1. ## Help finding derivative

Find f''(x) if $f(x)=\frac{x^2}{\sqrt{x^2+4}}$

so which method would be easier to solve for? The quotient rule or should I bring $\sqrt{x^2+4}$ to the numerator as $(x^2+4)^-^\frac{1}{2}$ and use the product rule and chain rule?

2. Originally Posted by ascendancy523
Find f''(x) if $f(x)=\frac{x^2}{\sqrt{x^2+4}}$

so which method would be easier to solve for? The quotient rule or should I bring $\sqrt{x^2+4}$ to the numerator as $(x^2+4)^-^\frac{1}{2}$ and use the product rule and chain rule?
Either way will involve using the chain rule. The product rule is always easier though, because you don't have to worry about the order.

3. Originally Posted by Prove It
Either way will involve using the chain rule. The product rule is always easier though, because you don't have to worry about the order.
So then

$f'(x)=x^2(-\frac{1}{2})(x^2+4)^-^\frac{3}{2}(2x)+(x^2+4)^-^\frac{1}{2}(2x)$

$=(-x^3)(x^2+4)^-^\frac{3}{2}+(x^2+4)^-^\frac{1}{2}(2x)$

then I can't remember if it's acceptable to distribute, so
$=(-x^5-4x^3)^-^\frac{3}{2}+(2x^3+8x)^-^\frac{1}{2}$

4. Originally Posted by ascendancy523
So then

$f'(x)=x^2(-\frac{1}{2})(x^2+4)^-^\frac{3}{2}(2x)+(x^2+4)^-^\frac{1}{2}(2x)$

$=(-x^3)(x^2+4)^-^\frac{3}{2}+(x^2+4)^-^\frac{1}{2}(2x)$

then I can't remember if it's acceptable to distribute, so
$=(-x^5-4x^3)^-^\frac{3}{2}+(2x^3+8x)^-^\frac{1}{2}$
You can't distribute because what is in parenthesis is raised to a power. If you want to distribute, you'd need to raise the binomial to the exponent first (PEMDAS).

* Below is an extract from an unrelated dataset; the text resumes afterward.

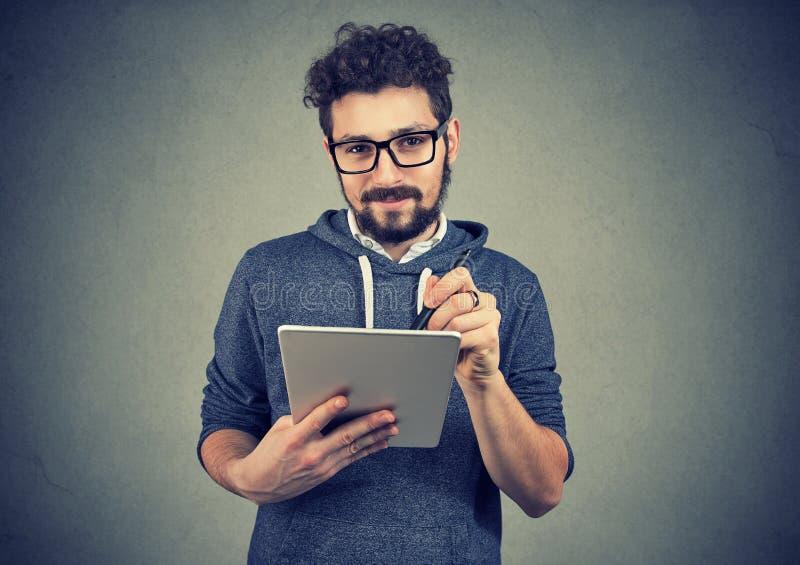 拿着片剂计算机和笔的玻璃的Hispter人看照相机 免版税图库摄影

Edit: However, you can factor out $(x^2+4)^-^\frac{3}{2}$

5. Originally Posted by IKoRuPT
You can't distribute because what is in parenthesis is raised to a power. If you want to distribute, you'd need to raise the binomial to the exponent first (PEMDAS).

Edit: However, you can factor out $(x^2+4)^-^\frac{3}{2}$
So then something like this...
$(x^2+4)^-^\frac{3}{2}[(-x^3)+(x^2+4)(2x)]$??

6. You can't take out $(x^2 + 4)^{-\frac{3}{2}}$, but you can take out $(x^2 + 4)^{-\frac{1}{2}}$.

7. Originally Posted by Prove It
You can't take out $(x^2 + 4)^{-\frac{3}{2}}$, but you can take out $(x^2 + 4)^{-\frac{1}{2}}$.
ah, that's right..so maybe

$(x^2+4)^-^\frac{1}{2}[(-x^3)(x^2+4)^-^1+(2x)]$??